Krishnamurti therefore seems to make a distinction between the religious experience and the natural state if man which he is privy to. This natural state, which comes out of the draining away of much that man clings to, seems to result in a personality singularly in empathy with the outside, especially with other personalities. Many incidents mentioned in the book accentuate this fact: Krishnamurti quietening a restless panther with an order; Krishnamurti being photographed with a young girl, a total stranger, asking for the photograph which she duly frames to hang in her room; the help he gives to Parveen Babi when the film star's personality was on the point of disintegrating; the considerable source of meaning and inspiration he has been to Mahesh Bhatt himself. The examples could be multiplied.


Regrettably, as Krishnamurti himself repeatedly emphasises, the natural state of emancipation cannot be taught.
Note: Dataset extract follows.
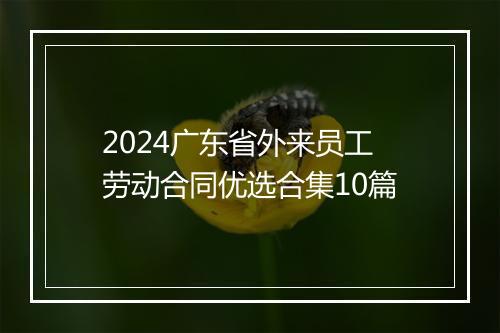 2024广东省外来员工劳动合同优选合集10篇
You either experience it or you don't. So what do poor mortals like me do to find peace and meaning in life? This is the paradox of the situation. When a guru has nothing to offer, we can only admire him and see some of the effects he has on man and nature. We are unable to emulate him because the secret is hidden forever from us.


Or is it that the life of the guru, the totality of his rejection of everything, and resultant splendour of personality is an affirmation of the very God he fails to acknowledge? If this is so, then probably the “poor” of the world can be satisfied with what a great saint said many years ago: “Thou hast made us for Thyself, and our hearts are restless till they find their rest in Thee.” Perhaps the complete rejection of self-interest is the same as the total acceptance of God and His truth!